I turned right on Napoleon, carefully looking for signs of the flood. The gray mud appeared, along with the black water line.  The mud grew thicker and the long black line higher as I headed towards Broadmoor. Oversized grave markers of refrigerators were everywhere, brooding over the city. It had been 40 years since the last monster storm, people had forgotten, if they ever knew, the consequences of leaving food without electricity to rot.  The stench was unendurable and the refrigerators unusable. At Napoleon and South Broad stood the main pumping station, located at the center of the Uptown bowl, some 10 feet or so under sea level. It had, of course, flooded quickly and amplified the misery of the city after the storm. It seemed reasonable when it was built to place it at a low point to drain the city, but when the levees broke… Disaster planning must foresee many combinations and permutations; the unforeseen can always be deadly. As I roamed about the streets, night fell and enveloped the city in primeval darkness. We are used to some residual glow from homes and streetlights but in Mid City and Broadmoor after the storm, there was nothing but the faint lights of downtown New Orleans in the distance. Thus even below sea level with Louisiana humidity, the stars glittered with startling intensity. All the broken oaks and cypress seemed to be but weird shadows against the sky. I drove back towards the Quarter to see if I could scare up any business.
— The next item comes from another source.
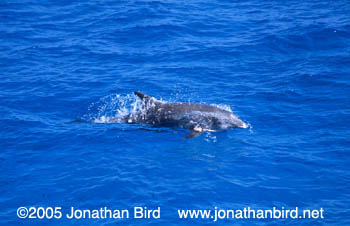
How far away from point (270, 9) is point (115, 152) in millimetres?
17698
There were no cabs, but not much business either. The Guardsmen and FEMA workers were concentrated in the few open strip clubs, traps that sucked them up and didn’t spit them out until the indeterminate closing time.  After a few insignificant fares, I headed for my habitual stomping grounds on lower Decatur. There was a seedy bar on the corner of Decatur and Governor Nicholls, open to both streets. I pulled up and walked in. It felt comfortable, more down at the mouth than Molly’s, not as skid row as The Abbey. Pots and pans of the grease stained kitchen were completely visible from the bar, adding to the air of informality. The kitchen was closed due lack of help and lack of readily available meats and produce. This was Mojo, which was to become my second headquarters after the storm.

The barmaid was a tall dark woman that I came to know fairly well over the coming months. Her home was in theTreme, a neighborhood that borders the French Quarter at North Rampart Street half a mile or so from the river. The French Quarter is high ground for New Orleans, sediment laid down by centuries of flooding from the Mississippi before the construction of levees. The natural levee begins to fall off at Rampart Street; hence the flooding that filled the natural bowl of the city stopped at Rampart. Her home was some blocks into the Treme, so she was not spared. She had stayed and she was a vivid witness to the chaos unleashed by the storm. The water flooded down North Villere Street in a great rippling surge, trash bags and garbage bobbing along with the stream. She left for two weeks or so, spending time with friends in the Florida panhandle and then in Texas. Like most evacuees, her tale was convoluted and crazy, improbable and barely credible. There had been some sort of kerfuffle in Florida so she left to try her luck in Texas. She got tired of the drama and returned to the city as soon as she could, only to find the hideous circular flowers of green mold creeping up the sheet rock of her walls. Accordingly, she was stressed and talkative, as eager to share her story, as I was to hear it. I wrapped it up for the night, creeping into the apartment to avoid disturbing The Schnurrer.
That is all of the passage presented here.